▶ **Exercise tasks**:
1/ Retype everything in the breast cancer article from "Low levels of" down to "nearby lymph nodes.".
2/ According to the breast cancer article, what share of women with lymph-node negative breast cancer will develop metastatic disease?
3/ Carry on the breast cancer article after its last sentence.

▶ **Document section**:
+ + + + + + +
A protein that helps cells stick together can help identify breast cancer victims with a high risk of the disease lethally spreading to other parts of the body, researchers revealed.

Low levels of the protein E-cadherin appear to be the single most important factor predicting highly malignant breast cancer.

Adding the protein to other indicators has enabled doctors to distinguish patients with a 90% chance of surviving 14 years from those whose odds of remaining alive are only 44%.

The discovery could help cancer specialists decide which women should be given intense chemotherapy to halt the spread of breast cancer.

For those not at risk, chemotherapy and its serious side effects could be reduced or even withdrawn.

It is not breast cancer itself that kills but the spread of tumour cells to other sites, especially the liver and brain.

Surgeons can remove the initial tumour, while radiation is effective in treating disease that has reached nearby lymph nodes.

But chemotherapy intended to prevent distant metastases - spread of the disease around the body - is not always effective and has severe side effects.

Only 20 to 30% of women with lymph-node negative breast cancer will develop metastatic disease. But standard methods of assessing the risk of spreading breast cancer from the size and grade of tumour, the presence of oestrogen receptors and the proportion of dividing cells, are notoriously inaccurate.

The research team at the University of Chicago has spent years looking for "biomarker" proteins providing clues about spreading breast cancer.
+ + + + + + +
▶ **Input data**:
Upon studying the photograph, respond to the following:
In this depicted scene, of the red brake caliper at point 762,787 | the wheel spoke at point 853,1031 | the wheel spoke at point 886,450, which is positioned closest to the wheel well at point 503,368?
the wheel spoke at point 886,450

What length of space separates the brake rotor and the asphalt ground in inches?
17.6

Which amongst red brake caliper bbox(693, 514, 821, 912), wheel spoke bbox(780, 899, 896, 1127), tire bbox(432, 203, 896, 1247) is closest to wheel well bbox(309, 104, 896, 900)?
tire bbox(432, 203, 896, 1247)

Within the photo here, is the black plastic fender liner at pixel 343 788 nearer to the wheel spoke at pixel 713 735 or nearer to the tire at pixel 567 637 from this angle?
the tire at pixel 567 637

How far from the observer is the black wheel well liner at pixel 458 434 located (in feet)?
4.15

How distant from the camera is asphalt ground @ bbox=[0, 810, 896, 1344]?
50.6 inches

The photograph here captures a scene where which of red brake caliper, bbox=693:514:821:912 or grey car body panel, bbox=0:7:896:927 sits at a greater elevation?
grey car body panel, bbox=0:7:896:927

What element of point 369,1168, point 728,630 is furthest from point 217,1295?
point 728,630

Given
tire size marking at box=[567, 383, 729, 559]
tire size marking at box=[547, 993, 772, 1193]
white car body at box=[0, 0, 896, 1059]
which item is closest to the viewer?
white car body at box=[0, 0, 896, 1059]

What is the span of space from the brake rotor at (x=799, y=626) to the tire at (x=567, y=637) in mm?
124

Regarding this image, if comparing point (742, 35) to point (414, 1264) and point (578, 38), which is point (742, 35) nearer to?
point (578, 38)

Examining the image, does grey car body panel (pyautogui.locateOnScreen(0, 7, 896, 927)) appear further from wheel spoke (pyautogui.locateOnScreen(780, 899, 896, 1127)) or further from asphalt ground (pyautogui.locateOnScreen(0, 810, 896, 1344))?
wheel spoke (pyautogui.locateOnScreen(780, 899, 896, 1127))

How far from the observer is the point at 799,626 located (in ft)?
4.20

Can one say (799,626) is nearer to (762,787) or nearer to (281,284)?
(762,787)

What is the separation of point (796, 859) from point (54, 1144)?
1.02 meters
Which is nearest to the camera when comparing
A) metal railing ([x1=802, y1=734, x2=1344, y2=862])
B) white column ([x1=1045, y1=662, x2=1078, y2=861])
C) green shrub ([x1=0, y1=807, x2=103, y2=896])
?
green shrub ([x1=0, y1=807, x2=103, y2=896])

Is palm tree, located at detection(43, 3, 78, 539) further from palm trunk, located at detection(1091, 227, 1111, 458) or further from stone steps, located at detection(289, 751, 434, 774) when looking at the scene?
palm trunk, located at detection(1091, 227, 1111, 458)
+ + + + + + +
▶ **Task-by-task outputs**:
1/
Low levels of the protein E-cadherin appear to be the single most important factor predicting highly malignant breast cancer.

Adding the protein to other indicators has enabled doctors to distinguish patients with a 90% chance of surviving 14 years from those whose odds of remaining alive are only 44%.

The discovery could help cancer specialists decide which women should be given intense chemotherapy to halt the spread of breast cancer.

For those not at risk, chemotherapy and its serious side effects could be reduced or even withdrawn.

It is not breast cancer itself that kills but the spread of tumour cells to other sites, especially the liver and brain.

Surgeons can remove the initial tumour, while radiation is effective in treating disease that has reached nearby lymph nodes.

2/ Only 20 to 30%.

3/
Two other markers have already been found - low levels of a protein called nm23 and the growth of new blood microvessels feeding the tumour. Both these factors increase the risk of breast cancer spreading.

Abnormally low levels of E-cadherin, however, indicate a substantially increased risk of metastasis.

The protein is involved in cell-to-cell adhesion and also acts to suppress the invasive character of cancer cells. As cancerous cells become more invasive, they produce less E-cadherin.

The findings were published yesterday in the journal Cancer Research. Professor Samuel Hellman, the paper's co-author, said: "The additional information we can now derive from tumour biomarkers such as E-cadherin, nm23 and microvessel counts should begin to allow us to tailor therapy according to individual tumour types.

"Two thirds of node-negative patients will never develop metastases, even without chemotherapy. As we find more and more biomarkers that can predict which patients those will be, we can eliminate the unnecessary morbidity (illness) caused by treating patients who are well and perhaps increase the intensity of therapy in patients who are at high risk of metastatic disease."